*** SUPPLIED MATERIAL Section Begins ***
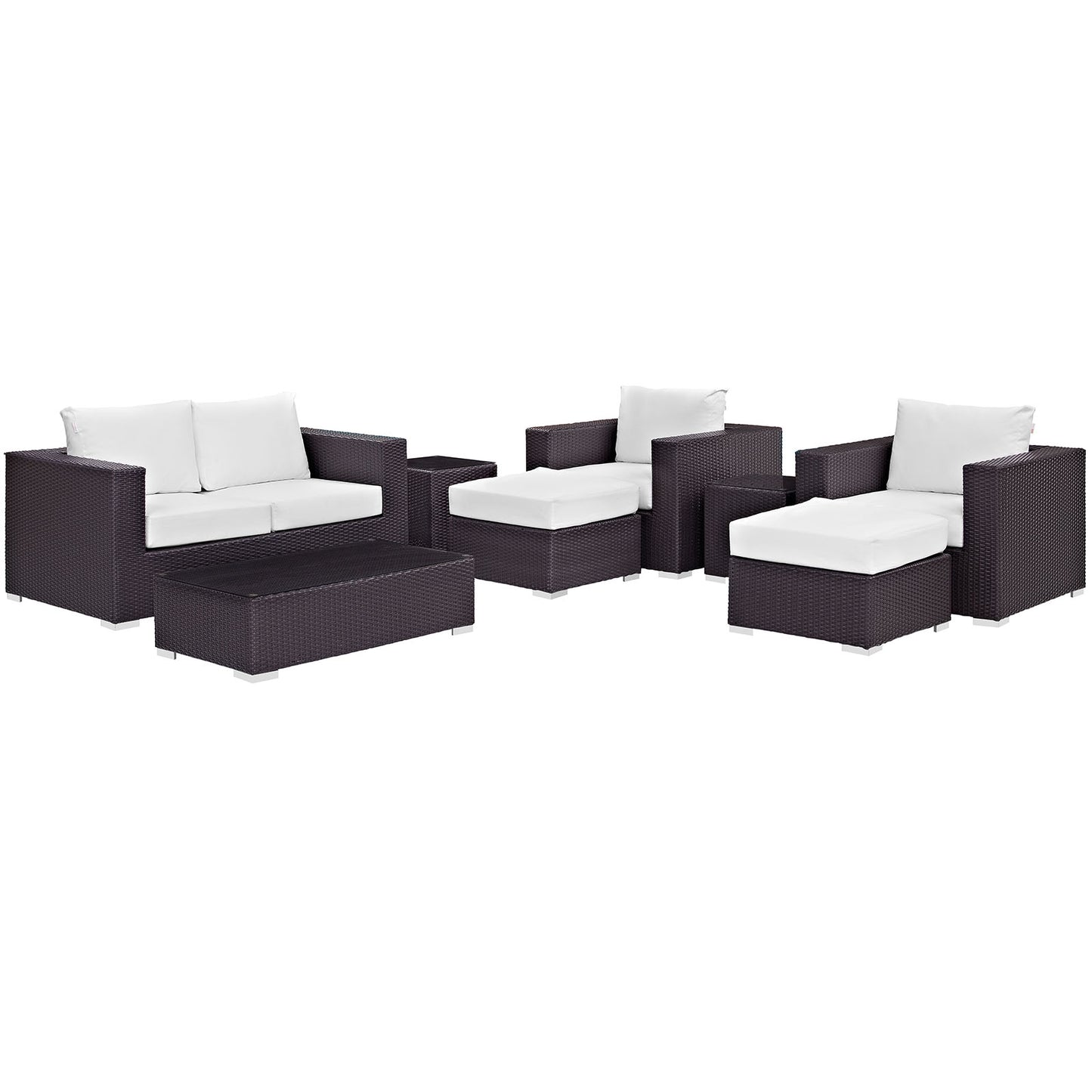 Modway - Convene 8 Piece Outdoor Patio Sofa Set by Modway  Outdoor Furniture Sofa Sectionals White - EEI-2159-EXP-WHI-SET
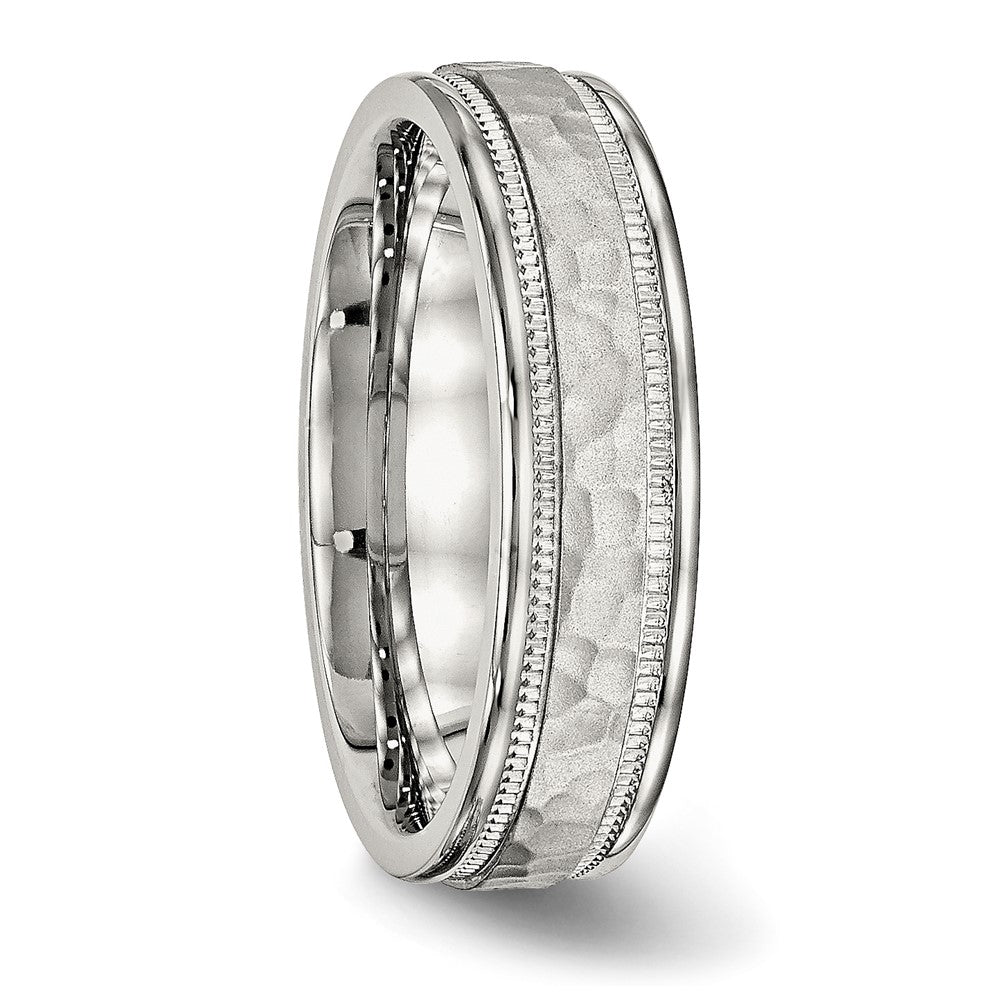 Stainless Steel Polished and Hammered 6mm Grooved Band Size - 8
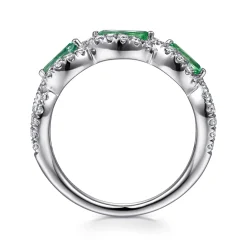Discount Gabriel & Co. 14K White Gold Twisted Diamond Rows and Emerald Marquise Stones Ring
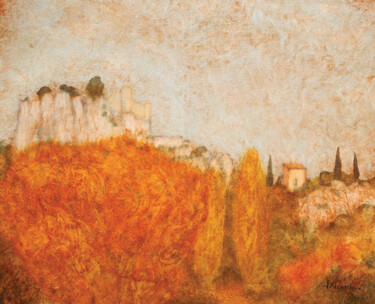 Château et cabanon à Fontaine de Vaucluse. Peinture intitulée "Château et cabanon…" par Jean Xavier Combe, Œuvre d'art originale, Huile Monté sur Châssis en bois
*** SUPPLIED MATERIAL Section Ends ***
● REQUIRED ACTION: Repeat the data exactly as written, but without the pictures.

● FINAL ANSWER:
 Modway - Convene 8 Piece Outdoor Patio Sofa Set by Modway  Outdoor Furniture Sofa Sectionals White - EEI-2159-EXP-WHI-SET
 Stainless Steel Polished and Hammered 6mm Grooved Band Size - 8
Discount Gabriel & Co. 14K White Gold Twisted Diamond Rows and Emerald Marquise Stones Ring
 Château et cabanon à Fontaine de Vaucluse. Peinture intitulée "Château et cabanon…" par Jean Xavier Combe, Œuvre d'art originale, Huile Monté sur Châssis en bois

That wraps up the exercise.